Jason Bielas, Ph.D.
Fred Hutchinson Cancer Research Center
Research, funded in part by NIEHS, showed that the high rates of DNA mutations seen in mitochondria do not arise from a sensitivity to damage or reduced repair capacity, as was previously thought to be the case. The new work suggests that mitochondria can prevent induced DNA damage from leading to mutations in the mitochondrial genetic code.
To study mitochondrial DNA mutations, the researchers examined the effects of benzo[a]pyrene (B[a]P), a combustion byproduct found in tobacco smoke and coal tar, and N ethyl N nitrosourea (ENU), which is known to induce mutations in the nuclear DNA of mice. After exposing mice to three different doses of B[a]P or one dose of ENU every day for 28 days, the researchers applied a technique they previously developed to precisely and accurately measure mutations in mitochondrial DNA.
The researchers found that after 4 weeks, none of the B[a]P or ENU doses had led to an increased rate of mutations in mitochondrial DNA from the liver or bone marrow. However, the frequency of mutations in nuclear DNA had risen significantly, from four to over 150 times the usual rate, depending on mutagen, dose, and tissue examined.

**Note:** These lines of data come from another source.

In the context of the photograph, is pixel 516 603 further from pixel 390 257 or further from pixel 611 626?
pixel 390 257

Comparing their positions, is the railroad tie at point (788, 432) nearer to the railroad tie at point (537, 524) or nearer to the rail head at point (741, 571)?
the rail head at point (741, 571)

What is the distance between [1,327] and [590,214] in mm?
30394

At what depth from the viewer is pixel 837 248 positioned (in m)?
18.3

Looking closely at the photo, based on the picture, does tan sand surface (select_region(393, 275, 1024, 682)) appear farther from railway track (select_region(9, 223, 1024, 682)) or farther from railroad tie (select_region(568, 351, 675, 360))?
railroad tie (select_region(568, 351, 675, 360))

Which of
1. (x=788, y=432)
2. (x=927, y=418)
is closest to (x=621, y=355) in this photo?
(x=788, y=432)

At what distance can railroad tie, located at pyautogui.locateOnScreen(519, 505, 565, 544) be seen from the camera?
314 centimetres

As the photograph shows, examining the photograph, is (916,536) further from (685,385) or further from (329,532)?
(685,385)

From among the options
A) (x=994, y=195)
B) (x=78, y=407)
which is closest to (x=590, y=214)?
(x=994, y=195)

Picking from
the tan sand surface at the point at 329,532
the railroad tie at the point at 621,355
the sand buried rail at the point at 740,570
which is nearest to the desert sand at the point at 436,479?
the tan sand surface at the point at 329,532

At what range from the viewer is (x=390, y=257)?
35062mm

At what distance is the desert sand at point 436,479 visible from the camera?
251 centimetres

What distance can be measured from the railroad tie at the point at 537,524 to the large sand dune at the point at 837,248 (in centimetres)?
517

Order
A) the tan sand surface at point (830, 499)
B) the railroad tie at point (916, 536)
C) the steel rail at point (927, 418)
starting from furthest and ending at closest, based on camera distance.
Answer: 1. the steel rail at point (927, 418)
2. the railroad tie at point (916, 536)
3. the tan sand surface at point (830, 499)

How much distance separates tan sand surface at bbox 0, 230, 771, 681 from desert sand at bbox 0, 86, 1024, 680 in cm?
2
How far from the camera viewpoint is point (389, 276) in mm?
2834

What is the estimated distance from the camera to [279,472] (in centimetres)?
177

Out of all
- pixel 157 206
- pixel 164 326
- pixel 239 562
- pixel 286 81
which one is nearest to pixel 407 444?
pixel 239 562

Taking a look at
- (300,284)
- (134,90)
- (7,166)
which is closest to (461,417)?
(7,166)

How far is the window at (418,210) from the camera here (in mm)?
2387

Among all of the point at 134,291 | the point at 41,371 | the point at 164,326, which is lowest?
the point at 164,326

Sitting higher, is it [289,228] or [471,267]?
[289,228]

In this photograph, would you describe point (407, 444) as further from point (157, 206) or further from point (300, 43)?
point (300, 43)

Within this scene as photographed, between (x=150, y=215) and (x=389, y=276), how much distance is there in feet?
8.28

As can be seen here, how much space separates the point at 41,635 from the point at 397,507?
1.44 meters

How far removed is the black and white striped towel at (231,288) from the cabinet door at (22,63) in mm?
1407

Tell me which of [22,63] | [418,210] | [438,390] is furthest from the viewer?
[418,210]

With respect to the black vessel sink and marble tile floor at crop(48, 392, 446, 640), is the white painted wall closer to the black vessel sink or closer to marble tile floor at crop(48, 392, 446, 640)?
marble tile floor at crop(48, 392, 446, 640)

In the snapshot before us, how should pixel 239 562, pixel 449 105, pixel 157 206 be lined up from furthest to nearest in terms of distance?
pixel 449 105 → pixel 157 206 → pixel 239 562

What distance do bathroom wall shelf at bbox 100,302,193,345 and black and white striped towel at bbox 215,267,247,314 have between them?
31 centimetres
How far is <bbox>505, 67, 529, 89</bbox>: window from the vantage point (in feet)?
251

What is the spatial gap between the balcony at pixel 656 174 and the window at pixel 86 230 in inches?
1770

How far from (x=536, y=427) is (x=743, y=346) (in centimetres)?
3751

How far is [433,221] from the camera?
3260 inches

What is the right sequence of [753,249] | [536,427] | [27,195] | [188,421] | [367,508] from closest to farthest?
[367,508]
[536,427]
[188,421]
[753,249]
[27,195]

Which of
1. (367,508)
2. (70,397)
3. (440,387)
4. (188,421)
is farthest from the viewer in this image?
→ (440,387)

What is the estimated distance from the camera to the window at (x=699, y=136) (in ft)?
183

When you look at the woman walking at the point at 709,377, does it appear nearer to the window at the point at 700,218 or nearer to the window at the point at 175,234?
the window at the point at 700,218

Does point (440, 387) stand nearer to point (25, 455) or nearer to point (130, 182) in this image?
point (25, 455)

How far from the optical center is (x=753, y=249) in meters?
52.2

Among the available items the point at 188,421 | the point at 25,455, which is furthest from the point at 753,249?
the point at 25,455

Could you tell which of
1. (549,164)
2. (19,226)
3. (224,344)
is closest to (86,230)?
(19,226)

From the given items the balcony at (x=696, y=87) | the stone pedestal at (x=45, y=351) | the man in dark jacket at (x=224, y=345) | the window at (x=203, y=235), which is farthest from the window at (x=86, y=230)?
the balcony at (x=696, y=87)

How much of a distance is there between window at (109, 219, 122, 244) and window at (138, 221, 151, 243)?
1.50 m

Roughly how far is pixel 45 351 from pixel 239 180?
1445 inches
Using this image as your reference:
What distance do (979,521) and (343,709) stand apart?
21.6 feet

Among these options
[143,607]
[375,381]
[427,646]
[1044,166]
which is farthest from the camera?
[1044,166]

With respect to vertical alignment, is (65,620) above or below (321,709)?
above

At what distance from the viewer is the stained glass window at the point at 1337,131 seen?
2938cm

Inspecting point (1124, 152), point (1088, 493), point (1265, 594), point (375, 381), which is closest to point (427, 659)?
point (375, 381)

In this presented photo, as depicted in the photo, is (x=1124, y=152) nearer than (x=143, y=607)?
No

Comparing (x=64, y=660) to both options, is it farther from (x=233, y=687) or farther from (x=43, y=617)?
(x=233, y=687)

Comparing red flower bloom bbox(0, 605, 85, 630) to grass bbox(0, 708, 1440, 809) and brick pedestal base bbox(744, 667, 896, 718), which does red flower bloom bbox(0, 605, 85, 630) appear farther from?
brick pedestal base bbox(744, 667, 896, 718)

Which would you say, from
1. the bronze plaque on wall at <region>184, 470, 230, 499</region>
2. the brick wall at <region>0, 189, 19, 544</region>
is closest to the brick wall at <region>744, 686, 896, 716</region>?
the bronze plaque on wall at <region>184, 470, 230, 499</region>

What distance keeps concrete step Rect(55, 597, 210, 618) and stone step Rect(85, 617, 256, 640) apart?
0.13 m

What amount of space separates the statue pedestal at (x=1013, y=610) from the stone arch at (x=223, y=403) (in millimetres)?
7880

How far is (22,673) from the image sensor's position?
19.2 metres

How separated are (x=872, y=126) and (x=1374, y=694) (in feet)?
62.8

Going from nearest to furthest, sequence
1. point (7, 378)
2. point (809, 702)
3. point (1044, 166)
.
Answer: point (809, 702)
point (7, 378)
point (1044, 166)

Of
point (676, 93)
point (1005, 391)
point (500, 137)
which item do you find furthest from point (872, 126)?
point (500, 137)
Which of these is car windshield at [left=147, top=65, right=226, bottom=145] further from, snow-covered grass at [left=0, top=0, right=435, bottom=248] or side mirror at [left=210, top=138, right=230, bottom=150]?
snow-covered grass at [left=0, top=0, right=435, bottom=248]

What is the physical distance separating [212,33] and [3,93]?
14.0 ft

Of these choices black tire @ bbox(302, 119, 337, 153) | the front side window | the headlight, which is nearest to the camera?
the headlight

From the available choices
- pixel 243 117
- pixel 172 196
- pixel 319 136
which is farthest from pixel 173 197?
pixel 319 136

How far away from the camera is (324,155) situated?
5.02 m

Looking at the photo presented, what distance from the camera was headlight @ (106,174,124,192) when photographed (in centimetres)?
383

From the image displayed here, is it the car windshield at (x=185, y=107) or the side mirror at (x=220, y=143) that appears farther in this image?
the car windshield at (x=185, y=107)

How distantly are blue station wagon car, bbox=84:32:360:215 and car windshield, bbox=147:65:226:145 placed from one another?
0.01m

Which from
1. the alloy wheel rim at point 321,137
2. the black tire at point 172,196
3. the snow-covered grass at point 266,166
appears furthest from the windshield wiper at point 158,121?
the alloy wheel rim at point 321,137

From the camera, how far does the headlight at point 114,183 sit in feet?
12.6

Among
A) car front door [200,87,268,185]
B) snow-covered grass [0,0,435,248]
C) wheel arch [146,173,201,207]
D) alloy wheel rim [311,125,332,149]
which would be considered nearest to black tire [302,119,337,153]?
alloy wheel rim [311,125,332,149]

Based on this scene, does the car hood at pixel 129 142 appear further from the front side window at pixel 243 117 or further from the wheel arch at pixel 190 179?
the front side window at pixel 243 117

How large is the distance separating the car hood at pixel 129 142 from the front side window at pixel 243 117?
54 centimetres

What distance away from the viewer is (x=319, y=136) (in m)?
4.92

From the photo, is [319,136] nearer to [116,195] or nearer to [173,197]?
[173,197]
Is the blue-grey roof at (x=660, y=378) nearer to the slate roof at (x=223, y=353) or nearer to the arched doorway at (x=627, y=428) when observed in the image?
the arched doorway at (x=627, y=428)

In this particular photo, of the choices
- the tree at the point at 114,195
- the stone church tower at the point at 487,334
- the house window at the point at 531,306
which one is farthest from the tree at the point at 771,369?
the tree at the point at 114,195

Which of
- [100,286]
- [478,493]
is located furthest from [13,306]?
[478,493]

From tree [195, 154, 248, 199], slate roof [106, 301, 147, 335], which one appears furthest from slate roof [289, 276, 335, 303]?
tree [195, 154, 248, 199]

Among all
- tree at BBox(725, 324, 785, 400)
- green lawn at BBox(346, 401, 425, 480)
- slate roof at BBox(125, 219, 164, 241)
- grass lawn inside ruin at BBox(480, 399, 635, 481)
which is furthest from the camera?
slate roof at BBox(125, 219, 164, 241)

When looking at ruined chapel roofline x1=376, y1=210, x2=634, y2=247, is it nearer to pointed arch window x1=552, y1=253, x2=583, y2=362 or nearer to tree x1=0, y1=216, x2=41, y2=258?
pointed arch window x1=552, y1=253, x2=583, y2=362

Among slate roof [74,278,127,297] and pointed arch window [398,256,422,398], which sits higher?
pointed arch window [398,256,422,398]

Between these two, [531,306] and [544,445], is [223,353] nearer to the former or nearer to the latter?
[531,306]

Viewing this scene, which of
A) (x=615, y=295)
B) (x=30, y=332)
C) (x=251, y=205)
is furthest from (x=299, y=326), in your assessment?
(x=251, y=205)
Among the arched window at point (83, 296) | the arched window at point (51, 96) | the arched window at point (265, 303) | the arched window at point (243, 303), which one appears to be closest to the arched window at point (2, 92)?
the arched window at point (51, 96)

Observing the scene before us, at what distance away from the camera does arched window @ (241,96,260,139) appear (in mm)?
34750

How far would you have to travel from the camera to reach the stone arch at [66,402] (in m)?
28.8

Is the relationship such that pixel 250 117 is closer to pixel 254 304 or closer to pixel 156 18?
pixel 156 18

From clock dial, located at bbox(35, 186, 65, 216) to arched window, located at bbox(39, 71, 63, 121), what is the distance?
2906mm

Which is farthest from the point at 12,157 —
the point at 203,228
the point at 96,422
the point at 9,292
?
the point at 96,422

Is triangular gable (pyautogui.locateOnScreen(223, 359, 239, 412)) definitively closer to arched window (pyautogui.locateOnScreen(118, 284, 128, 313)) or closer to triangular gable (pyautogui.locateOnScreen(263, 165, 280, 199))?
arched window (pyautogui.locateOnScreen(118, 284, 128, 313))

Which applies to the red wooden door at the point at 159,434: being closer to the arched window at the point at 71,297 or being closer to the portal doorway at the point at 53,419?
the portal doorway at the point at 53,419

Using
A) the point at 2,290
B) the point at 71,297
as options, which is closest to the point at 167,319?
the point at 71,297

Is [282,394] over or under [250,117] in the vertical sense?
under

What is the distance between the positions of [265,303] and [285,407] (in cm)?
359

The researchers verified that B[a]P did cause DNA damage in the mitochondria even though they detected no changes in the sequence of mitochondrial DNA in exposed animals. These results demonstrate that induced mitochondrial DNA damage does not readily convert into mutations. More research is needed to better understand how mitochondria repress mutations after exposure to DNA-damaging agents.
Citation: Valente WJ, Ericson NG, Long AS, White PA, Marchetti F, Bielas JH. 2016. Mitochondrial DNA exhibits resistance to induced point and deletion mutations. Nucleic Acids Res 44(18):8513-8524.